Problem 1: Duplicate the scene-based reasoning rows, beginning at the line that contains "Does [261,89] sit" and stopping at the end of the rows. Leave the pictures out of your copy.

Extract provided:

* begin *

This morning went much better than last week.  Last week, I kept getting dizzy.  Getting dizzy made me frustrated and in turn, pissed off.  Not my best performance by far.  Thank goodness today was good!  I was able to hang in there much better.

So far, bootcamp has only had 2 people participating.  I’m so used to such a small group that a large group would be so different–more people to screw things up! hahaha!  Some things were a bit funny today.  There was a newbie today named Rachel.  Rachel is super sweet but totally girly!  I kept telling her to harness her inner tomboy.  I think it took a bit for her to understand that this is supposed to be a BOOTCAMP experience.  By that, I mean Fred (instructor) doesn’t want us waving to people or getting distracted.  He really does want us to sing loudly in front of all the spectators on the greenway. Once she got that, she was great.  I enjoyed having Rachel there because she’s a cheerful person.  I tend to have a rain cloud over my head when I do poorly, so it was a nice dynamic.

It really took me back today–back to when I cared *so* much about how other people view me.  The old  me would have died before doing a bootcamp. (to be truthful the old me would have never survived a bootcamp, hahahaha)

I’ve still got 27lbs to lose.  I set a goal of a year.  I don’t think that’s going to happen, but I’ll keep on keeping on.  What can I say?  I finally feel like I am never going back to my old ways ever again.  It’s taken me 10 months to truly believe that I’ve changed.  No wonder people fall off the wagon permantly–10 months is a long damned time!

* end *

Problem 2: Pick up the post about bootcamp and weight loss after its final sentence and keep writing.

(Scene-based reasoning rows)

* begin *

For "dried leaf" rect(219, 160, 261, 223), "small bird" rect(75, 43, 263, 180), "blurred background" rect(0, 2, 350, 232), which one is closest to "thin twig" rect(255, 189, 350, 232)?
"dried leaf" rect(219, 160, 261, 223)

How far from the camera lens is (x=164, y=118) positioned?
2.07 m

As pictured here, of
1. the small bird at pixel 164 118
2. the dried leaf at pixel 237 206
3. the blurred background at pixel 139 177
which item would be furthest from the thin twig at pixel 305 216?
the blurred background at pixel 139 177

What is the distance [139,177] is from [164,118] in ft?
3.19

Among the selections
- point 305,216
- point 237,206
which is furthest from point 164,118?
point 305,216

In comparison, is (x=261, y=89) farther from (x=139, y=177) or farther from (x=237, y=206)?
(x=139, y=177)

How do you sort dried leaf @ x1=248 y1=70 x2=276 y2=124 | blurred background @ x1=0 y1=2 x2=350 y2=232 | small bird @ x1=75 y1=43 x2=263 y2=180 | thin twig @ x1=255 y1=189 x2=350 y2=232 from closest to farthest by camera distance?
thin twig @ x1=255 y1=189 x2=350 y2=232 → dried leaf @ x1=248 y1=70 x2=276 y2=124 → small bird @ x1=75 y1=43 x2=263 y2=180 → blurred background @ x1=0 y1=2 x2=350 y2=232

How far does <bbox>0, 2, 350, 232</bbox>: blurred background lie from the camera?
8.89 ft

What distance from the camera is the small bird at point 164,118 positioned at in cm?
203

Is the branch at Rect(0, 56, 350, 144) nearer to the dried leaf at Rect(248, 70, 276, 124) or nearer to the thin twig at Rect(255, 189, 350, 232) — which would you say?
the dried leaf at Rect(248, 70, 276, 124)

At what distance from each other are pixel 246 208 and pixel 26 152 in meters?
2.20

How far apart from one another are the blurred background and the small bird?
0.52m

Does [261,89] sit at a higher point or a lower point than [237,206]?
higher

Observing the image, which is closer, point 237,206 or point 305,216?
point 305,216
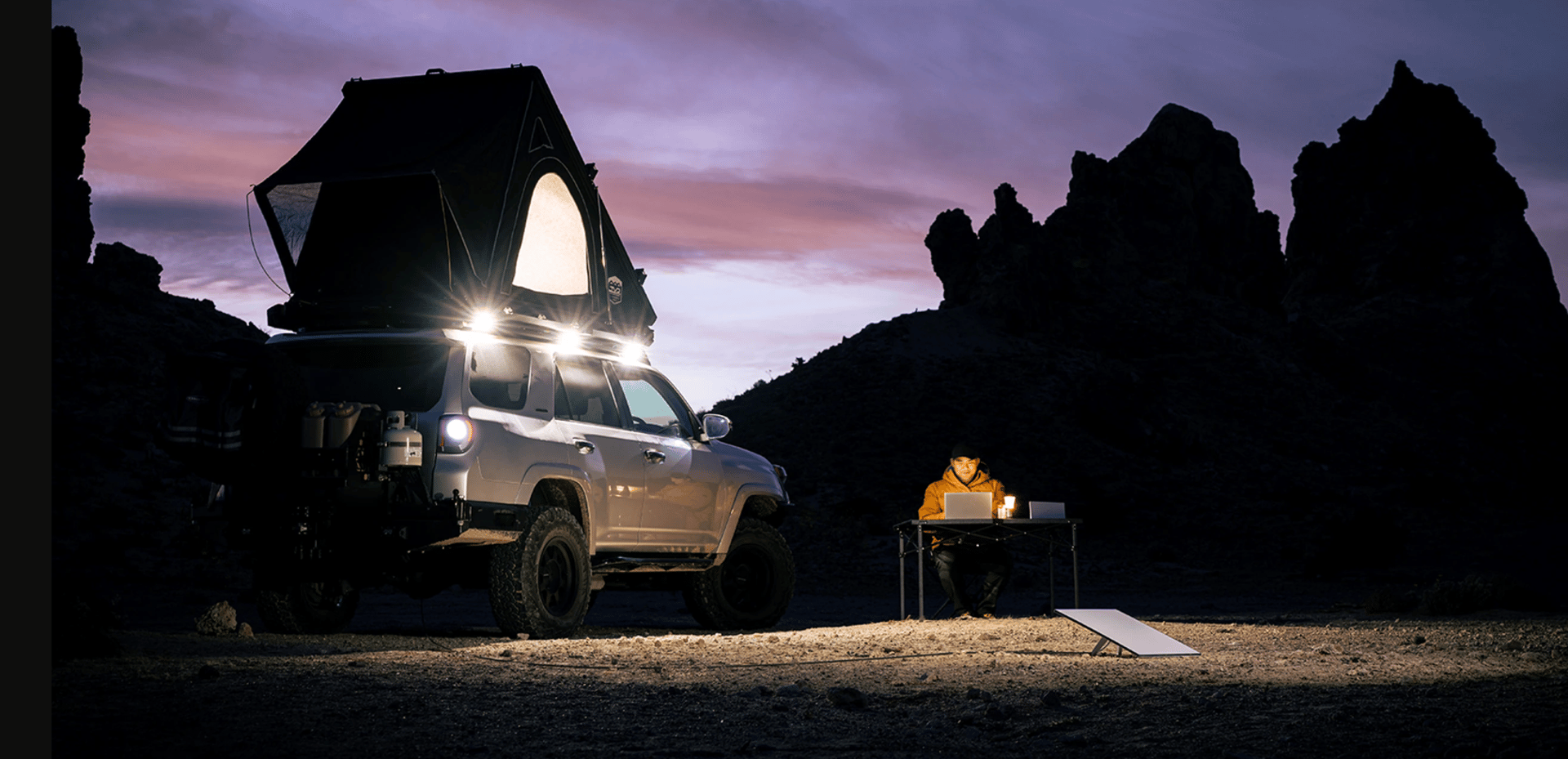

* end *

Written response 1:
Does [261,89] sit at a higher point or a lower point than [237,206]?
higher

Observing the image, which is closer, point 237,206 or point 305,216?
point 305,216

Written response 2:
My husband gave me my Mother’s Day present today!  A cruiser bike!  I’ve been wanting one of these for a long time.  I love that it’s Powder Blue!  He totally surprised me–I had not even a tiny inkling of his plans.  I love that man.  I love that I chose him to be my partner in life and the father of my children.  I’m not saying that because he gave me the bike, but I must admit, he’s a great gift-giver. 

Until recently, I wasn’t really a bike rider.  But I’ve been taking spin class (love it–another post about this coming soon) a few times a week and we drug a bike trailer that someone gave us last year down from the hooks on the garage.  And I ride, with the kids in the trailer, pretty much every evening after supper. It keeps me from snacking.  It’s great!  I love the feel of the wind in my face and hearing my kids laugh behind me.  I think bike riding is my “thing.”  Some prefer running.  I don’t know if I’ll ever be a runner and now that I’ve found biking, that’s okay with me.

What really strikes me is that if you had told me a year ago that I would get a BICYCLE for Mother’s Day and be estatic about it, I would have just laughed in disbelief.  Who is this active person I’ve become?  It boggles my mind and makes me smile.  I love the new me.  A friend sent me a picture of myself that was taken about a month after I started getting healthy.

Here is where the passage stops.